§ Activity
Set down the lines that begin at the top of the records and end with the line containing "CA license plate 7MCZ684", and drop every picture.

*** Available data Section Begins ***

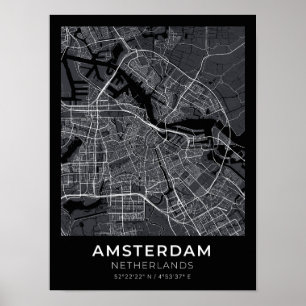Amsterdam Netherlands Black City Map Poster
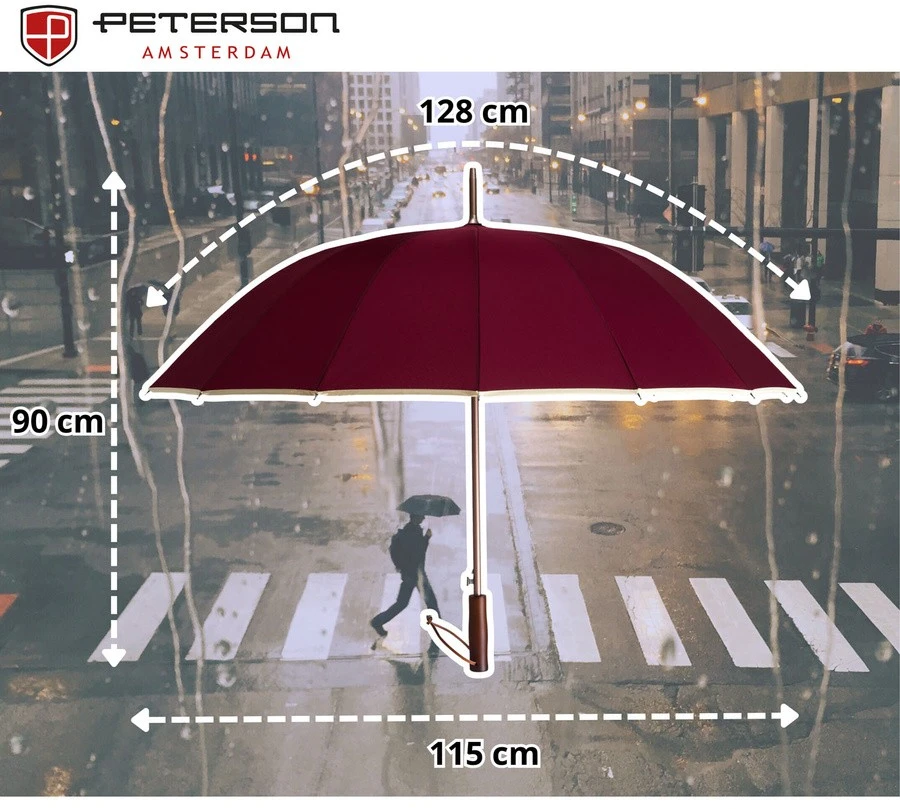 Didelis 128 cm skėtis VELVETTA, bordo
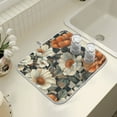 thumbnail image 4 of Yayeee Dish Drying Mat for Kitchen Counter 18" x 24" Microfiber Super Absorbent Coffee Decorative Pad, Gray Floral Pattern, 4 of 9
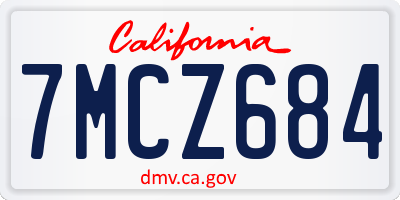 CA license plate 7MCZ684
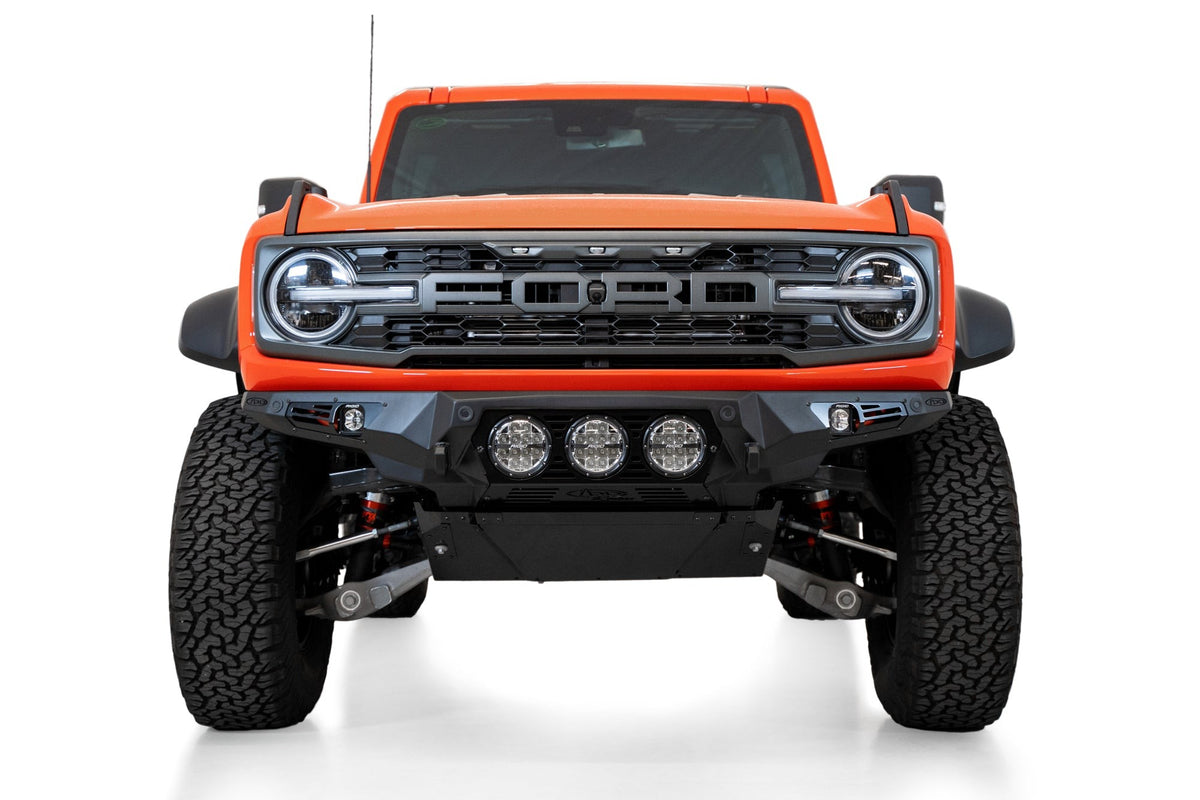 2022+ Ford Bronco Raptor Bomber Front Bumper Mounts for 3 rigid 360 6 Inch Lights Addictive Desert Designs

*** Available data Section Ends ***

§ Reply to the task
Amsterdam Netherlands Black City Map Poster
 Didelis 128 cm skėtis VELVETTA, bordo
 thumbnail image 4 of Yayeee Dish Drying Mat for Kitchen Counter 18" x 24" Microfiber Super Absorbent Coffee Decorative Pad, Gray Floral Pattern, 4 of 9
 CA license plate 7MCZ684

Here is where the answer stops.